— START DOCUMENT SEGMENT —

You are given the root of a binary tree representing houses along a street. Each node contains a non-negative integer representing the amount of money stashed in that house. The robber cannot rob two directly connected nodes (i.e., they cannot rob a parent and its direct child). Determine the maximum amount of money the robber can rob without alerting the police.

Clarifying Questions

1. What are the node values?
   • The values are non-negative integers representing the amount of money stashed in each house.
2. Can the tree be empty?
   • Yes, the tree can be empty. In that case, the maximum amount of money is zero.
3. Can the tree be unbalanced?
   • Yes, the binary tree can be unbalanced.
4. Is there a limit to the number of nodes in the tree?
   • There is no specific limit mentioned, but we can assume it to be within a reasonable range as per typical problem constraints.

Strategy

To solve this problem, we use a dynamic programming approach with depth-first search (DFS). The idea is to calculate two values for each node:

• rob: The maximum amount of money that can be robbed if we rob the current node.
• notRob: The maximum amount of money that can be robbed if we don’t rob the current node.

We traverse the tree bottom-up, starting from the leaf nodes, and propagate these values up to the root.

Code

Here’s the C++ code to solve this problem:

#include <iostream>
#include <unordered_map>

// Definition for a binary tree node.
struct TreeNode {
    int val;
    TreeNode* left;
    TreeNode* right;
    TreeNode() : val(0), left(nullptr), right(nullptr) {}
    TreeNode(int x) : val(x), left(nullptr), right(nullptr) {}
    TreeNode(int x, TreeNode* left, TreeNode* right) : val(x), left(left), right(right) {}
};

class Solution {
public:
    std::pair<int, int> robSub(TreeNode* root) {
        if (!root) {
            return {0, 0};
        }

        auto left = robSub(root->left);
        auto right = robSub(root->right);

        // If we rob this node, we cannot rob its children
        int rob = root->val + left.second + right.second;
        // Otherwise, we take the maximum of robbing or not robbing its children
        int notRob = std::max(left.first, left.second) + std::max(right.first, right.second);

        return {rob, notRob};
    }

    int rob(TreeNode* root) {
        auto result = robSub(root);
        return std::max(result.first, result.second);
    }
};

int main() {
    // Construct the tree
    TreeNode* root = new TreeNode(3);
    root->left = new TreeNode(2);
    root->right = new TreeNode(3);
    root->left->right = new TreeNode(3);
    root->right->right = new TreeNode(1);

    Solution solution;
    std::cout << "Maximum amount of money that can be robbed: " << solution.rob(root) << std::endl;

    return 0;
}

Explanation

1. TreeNode Structure: Represents a node in the binary tree.

— END DOCUMENT SEGMENT —
— START GIVEN ENTRIES —

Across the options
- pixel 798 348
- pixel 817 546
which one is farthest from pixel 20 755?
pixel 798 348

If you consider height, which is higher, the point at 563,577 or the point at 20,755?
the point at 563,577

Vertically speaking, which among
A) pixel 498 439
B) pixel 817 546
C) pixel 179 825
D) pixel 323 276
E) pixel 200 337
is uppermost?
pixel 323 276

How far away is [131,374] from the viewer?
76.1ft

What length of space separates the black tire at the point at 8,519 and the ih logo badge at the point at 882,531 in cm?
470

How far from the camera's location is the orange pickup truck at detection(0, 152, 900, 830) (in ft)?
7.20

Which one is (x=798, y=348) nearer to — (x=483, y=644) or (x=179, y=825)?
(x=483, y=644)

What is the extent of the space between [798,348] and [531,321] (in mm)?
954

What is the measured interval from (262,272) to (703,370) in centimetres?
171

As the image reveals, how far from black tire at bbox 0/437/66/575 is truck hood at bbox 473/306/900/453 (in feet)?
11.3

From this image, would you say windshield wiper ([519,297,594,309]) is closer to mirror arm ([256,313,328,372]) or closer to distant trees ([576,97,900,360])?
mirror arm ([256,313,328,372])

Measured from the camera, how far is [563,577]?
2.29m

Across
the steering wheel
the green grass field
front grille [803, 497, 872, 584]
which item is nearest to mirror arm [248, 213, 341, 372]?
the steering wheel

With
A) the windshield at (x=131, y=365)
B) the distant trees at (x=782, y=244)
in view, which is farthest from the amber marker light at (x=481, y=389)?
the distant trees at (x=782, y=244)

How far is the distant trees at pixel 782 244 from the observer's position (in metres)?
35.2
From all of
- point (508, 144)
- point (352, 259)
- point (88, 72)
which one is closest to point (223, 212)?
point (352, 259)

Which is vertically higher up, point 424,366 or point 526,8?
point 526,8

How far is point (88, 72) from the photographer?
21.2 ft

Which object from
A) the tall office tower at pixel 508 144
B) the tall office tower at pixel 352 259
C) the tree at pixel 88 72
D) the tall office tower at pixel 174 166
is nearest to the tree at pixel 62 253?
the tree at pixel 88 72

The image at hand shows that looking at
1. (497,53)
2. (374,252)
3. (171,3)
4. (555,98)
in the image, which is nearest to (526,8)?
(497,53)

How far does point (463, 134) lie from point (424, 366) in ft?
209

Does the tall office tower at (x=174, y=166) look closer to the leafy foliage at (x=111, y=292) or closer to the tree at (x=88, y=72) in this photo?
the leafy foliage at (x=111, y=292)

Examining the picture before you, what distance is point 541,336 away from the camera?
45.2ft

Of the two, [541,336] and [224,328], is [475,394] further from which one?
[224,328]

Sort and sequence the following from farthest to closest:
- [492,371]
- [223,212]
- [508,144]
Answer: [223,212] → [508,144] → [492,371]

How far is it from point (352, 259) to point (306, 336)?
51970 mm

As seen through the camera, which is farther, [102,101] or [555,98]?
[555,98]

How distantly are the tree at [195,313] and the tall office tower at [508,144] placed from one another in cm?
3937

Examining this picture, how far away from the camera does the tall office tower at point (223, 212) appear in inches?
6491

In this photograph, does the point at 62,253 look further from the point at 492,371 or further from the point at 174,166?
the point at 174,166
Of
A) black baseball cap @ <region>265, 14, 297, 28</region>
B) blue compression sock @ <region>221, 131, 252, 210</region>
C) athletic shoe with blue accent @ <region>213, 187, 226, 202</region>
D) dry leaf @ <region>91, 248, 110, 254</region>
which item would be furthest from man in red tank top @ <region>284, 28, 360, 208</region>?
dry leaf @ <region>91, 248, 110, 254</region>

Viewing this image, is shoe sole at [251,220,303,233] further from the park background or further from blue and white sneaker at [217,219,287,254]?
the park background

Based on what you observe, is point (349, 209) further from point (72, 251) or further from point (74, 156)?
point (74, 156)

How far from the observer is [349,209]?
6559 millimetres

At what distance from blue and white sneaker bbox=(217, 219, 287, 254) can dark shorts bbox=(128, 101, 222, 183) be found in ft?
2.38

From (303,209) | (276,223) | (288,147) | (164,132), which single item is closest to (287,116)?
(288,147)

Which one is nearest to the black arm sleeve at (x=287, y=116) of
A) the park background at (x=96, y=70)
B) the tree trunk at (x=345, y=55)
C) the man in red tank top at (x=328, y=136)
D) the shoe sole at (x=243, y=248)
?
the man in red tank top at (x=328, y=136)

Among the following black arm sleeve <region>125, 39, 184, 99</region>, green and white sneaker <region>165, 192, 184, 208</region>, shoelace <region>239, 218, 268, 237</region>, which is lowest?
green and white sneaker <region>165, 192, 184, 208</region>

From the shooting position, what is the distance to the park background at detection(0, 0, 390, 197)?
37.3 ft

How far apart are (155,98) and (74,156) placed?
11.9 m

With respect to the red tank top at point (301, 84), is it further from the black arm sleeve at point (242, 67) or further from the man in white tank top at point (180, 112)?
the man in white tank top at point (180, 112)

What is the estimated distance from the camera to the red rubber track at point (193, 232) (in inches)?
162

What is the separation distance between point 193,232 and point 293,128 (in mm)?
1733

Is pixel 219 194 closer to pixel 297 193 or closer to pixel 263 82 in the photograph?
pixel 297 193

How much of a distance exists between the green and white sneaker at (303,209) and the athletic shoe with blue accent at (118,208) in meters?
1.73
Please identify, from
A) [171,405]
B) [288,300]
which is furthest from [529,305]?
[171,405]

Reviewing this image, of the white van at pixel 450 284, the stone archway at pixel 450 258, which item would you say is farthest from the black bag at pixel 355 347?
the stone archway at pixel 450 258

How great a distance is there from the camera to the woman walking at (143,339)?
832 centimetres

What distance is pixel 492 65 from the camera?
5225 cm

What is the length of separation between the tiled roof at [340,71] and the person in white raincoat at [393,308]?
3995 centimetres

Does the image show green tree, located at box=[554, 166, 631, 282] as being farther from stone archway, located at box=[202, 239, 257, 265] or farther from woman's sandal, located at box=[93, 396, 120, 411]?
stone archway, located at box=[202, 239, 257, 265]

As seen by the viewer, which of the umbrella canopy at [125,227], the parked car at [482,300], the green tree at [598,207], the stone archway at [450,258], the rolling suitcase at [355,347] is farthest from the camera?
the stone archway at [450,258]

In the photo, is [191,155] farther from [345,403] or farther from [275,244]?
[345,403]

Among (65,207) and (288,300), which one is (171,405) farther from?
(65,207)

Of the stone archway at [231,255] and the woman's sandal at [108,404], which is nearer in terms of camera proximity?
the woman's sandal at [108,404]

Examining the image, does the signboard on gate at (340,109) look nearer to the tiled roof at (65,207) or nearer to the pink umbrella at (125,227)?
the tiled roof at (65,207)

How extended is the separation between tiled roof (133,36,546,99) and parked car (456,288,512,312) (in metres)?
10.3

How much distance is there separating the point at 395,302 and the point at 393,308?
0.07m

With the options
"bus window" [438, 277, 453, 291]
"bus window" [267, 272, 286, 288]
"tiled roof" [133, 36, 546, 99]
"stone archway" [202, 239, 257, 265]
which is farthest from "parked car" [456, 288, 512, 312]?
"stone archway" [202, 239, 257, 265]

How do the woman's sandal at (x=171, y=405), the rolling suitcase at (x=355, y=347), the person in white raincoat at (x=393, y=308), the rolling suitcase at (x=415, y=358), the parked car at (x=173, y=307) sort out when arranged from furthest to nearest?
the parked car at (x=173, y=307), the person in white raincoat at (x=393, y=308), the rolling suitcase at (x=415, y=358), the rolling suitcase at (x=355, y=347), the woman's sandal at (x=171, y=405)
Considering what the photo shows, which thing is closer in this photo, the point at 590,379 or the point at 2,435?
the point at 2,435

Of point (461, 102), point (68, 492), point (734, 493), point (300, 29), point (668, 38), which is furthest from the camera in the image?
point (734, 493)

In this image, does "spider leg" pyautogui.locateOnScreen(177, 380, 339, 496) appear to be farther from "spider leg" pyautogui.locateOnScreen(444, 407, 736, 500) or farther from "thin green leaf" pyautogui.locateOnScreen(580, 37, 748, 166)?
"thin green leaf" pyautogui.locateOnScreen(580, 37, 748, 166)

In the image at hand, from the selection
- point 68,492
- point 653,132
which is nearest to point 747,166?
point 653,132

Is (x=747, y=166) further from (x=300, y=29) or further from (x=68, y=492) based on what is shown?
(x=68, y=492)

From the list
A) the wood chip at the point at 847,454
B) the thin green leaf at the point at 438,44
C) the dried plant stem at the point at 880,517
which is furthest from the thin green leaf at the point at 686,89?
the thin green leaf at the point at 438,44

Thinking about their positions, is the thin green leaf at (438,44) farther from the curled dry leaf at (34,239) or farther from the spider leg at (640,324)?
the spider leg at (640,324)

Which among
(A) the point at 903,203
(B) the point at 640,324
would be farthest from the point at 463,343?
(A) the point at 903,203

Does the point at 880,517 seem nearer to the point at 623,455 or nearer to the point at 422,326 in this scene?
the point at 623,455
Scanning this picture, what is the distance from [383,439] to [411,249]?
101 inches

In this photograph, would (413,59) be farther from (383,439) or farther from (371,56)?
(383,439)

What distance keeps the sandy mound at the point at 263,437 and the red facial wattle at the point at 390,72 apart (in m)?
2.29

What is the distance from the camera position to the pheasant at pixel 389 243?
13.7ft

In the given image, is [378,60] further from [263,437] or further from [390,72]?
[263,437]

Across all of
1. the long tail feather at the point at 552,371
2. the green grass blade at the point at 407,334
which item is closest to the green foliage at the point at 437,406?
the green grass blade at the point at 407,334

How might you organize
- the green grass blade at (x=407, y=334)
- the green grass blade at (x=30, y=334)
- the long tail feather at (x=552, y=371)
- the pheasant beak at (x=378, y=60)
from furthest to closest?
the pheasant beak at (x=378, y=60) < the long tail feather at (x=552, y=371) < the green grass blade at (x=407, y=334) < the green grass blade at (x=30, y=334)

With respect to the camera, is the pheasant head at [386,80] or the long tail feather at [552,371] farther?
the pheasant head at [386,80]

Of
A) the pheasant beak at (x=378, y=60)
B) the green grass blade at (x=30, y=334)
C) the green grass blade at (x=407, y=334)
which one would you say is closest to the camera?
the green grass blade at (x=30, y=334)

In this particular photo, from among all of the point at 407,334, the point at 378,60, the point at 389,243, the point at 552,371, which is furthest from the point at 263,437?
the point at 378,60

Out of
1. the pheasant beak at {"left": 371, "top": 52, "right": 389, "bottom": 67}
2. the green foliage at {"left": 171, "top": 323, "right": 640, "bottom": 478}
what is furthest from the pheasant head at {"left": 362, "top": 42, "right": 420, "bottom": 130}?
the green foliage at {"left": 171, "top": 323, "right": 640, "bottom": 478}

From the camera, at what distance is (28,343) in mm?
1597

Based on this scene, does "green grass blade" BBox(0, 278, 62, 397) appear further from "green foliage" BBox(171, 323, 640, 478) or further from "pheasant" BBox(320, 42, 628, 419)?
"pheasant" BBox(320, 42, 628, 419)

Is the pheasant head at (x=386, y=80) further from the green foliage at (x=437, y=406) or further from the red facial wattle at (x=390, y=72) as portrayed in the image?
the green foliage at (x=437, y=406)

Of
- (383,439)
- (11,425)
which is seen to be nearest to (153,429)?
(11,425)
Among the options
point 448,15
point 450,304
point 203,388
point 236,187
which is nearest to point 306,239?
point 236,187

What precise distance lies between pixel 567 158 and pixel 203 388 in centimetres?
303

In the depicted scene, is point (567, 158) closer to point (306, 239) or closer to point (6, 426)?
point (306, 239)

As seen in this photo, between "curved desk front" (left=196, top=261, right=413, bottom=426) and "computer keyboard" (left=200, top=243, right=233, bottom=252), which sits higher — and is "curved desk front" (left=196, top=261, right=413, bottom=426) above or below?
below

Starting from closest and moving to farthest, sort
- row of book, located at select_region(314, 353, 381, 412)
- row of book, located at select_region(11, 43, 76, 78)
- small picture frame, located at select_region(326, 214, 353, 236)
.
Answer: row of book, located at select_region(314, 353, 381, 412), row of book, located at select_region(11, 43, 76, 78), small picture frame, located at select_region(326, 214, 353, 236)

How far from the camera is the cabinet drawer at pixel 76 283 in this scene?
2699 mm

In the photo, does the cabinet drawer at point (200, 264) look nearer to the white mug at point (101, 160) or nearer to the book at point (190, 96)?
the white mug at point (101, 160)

— END GIVEN ENTRIES —

- **SHORT TASK**:
Reproduce the house-robber text between "1. What are" and "typical problem constraints.", inclusive.

- **RESULT**:
1. What are the node values?
   • The values are non-negative integers representing the amount of money stashed in each house.
2. Can the tree be empty?
   • Yes, the tree can be empty. In that case, the maximum amount of money is zero.
3. Can the tree be unbalanced?
   • Yes, the binary tree can be unbalanced.
4. Is there a limit to the number of nodes in the tree?
   • There is no specific limit mentioned, but we can assume it to be within a reasonable range as per typical problem constraints.